Re: Smart People Believe Weird Things
That's just it, isn't it.....
It would be so easy to explain away the motivations behinf religion by saying, "All religious people are idiots".
But it simply isn't true!
I still cannot fathom how so many, otherwise intelligent people, actually decide to believe this rubbish.
I guess this book would be a place to start! I'll get around to reading real soon!
I am 100% behind the suggestion that science should be taught, not with emphasis on the discoveries and theories, but on the method.

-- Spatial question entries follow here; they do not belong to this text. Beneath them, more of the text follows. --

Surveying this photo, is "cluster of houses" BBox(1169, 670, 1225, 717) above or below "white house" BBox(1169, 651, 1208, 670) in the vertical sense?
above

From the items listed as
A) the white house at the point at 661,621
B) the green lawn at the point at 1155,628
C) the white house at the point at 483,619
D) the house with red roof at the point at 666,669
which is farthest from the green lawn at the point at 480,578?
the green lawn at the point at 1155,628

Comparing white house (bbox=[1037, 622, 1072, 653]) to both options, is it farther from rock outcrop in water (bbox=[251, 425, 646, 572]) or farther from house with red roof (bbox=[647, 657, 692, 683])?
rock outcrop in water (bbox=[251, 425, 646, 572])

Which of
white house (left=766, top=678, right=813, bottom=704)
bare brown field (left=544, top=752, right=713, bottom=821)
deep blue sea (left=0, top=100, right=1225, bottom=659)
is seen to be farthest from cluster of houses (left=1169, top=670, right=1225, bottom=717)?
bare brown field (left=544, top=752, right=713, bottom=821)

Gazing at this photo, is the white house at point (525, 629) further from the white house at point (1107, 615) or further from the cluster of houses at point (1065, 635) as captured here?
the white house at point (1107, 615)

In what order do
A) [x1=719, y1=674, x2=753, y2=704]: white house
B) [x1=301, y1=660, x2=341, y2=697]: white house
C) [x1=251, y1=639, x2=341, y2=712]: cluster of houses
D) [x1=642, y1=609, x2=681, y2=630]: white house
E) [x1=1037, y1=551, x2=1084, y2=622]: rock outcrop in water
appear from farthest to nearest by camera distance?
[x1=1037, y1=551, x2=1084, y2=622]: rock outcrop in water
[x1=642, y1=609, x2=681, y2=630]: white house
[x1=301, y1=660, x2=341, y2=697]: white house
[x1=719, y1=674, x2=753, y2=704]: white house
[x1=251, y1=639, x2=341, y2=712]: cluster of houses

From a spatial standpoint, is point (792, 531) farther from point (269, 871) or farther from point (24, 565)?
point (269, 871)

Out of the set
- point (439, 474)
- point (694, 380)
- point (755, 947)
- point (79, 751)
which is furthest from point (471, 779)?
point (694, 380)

So when a creationist is telling me that evolution should be taught in classrooms as a theory...in a perverse way I would agree with him!...but I think that EVERYTHING should be taught as a theory! That way the students would realise what a theory is, and would simply laugh in the fact of an argument as feeble as "evolution is 'only' a theory".
Without an emphasis on method, what is science education? It consists of "here is a collection of claims, told to you by a bunch of guys in white coats".
'Contrasted' with pseduoscience:
"here is a collection of claims told to you by a bunch of priests/mystics/quacks/whatever".
Without an understanding of the
method behind these claims (rational enquiry, double blind tests, evidence, falsifiability, etc. vs. authority, tradition, revelation, etc.), science seems no more convincing than mysticism/religion.
I think that having a solid understanding of the philosophy of science is many times more important that knowing the atomic mass number of Argon.
If it's not worth doing, it's not worth doing well.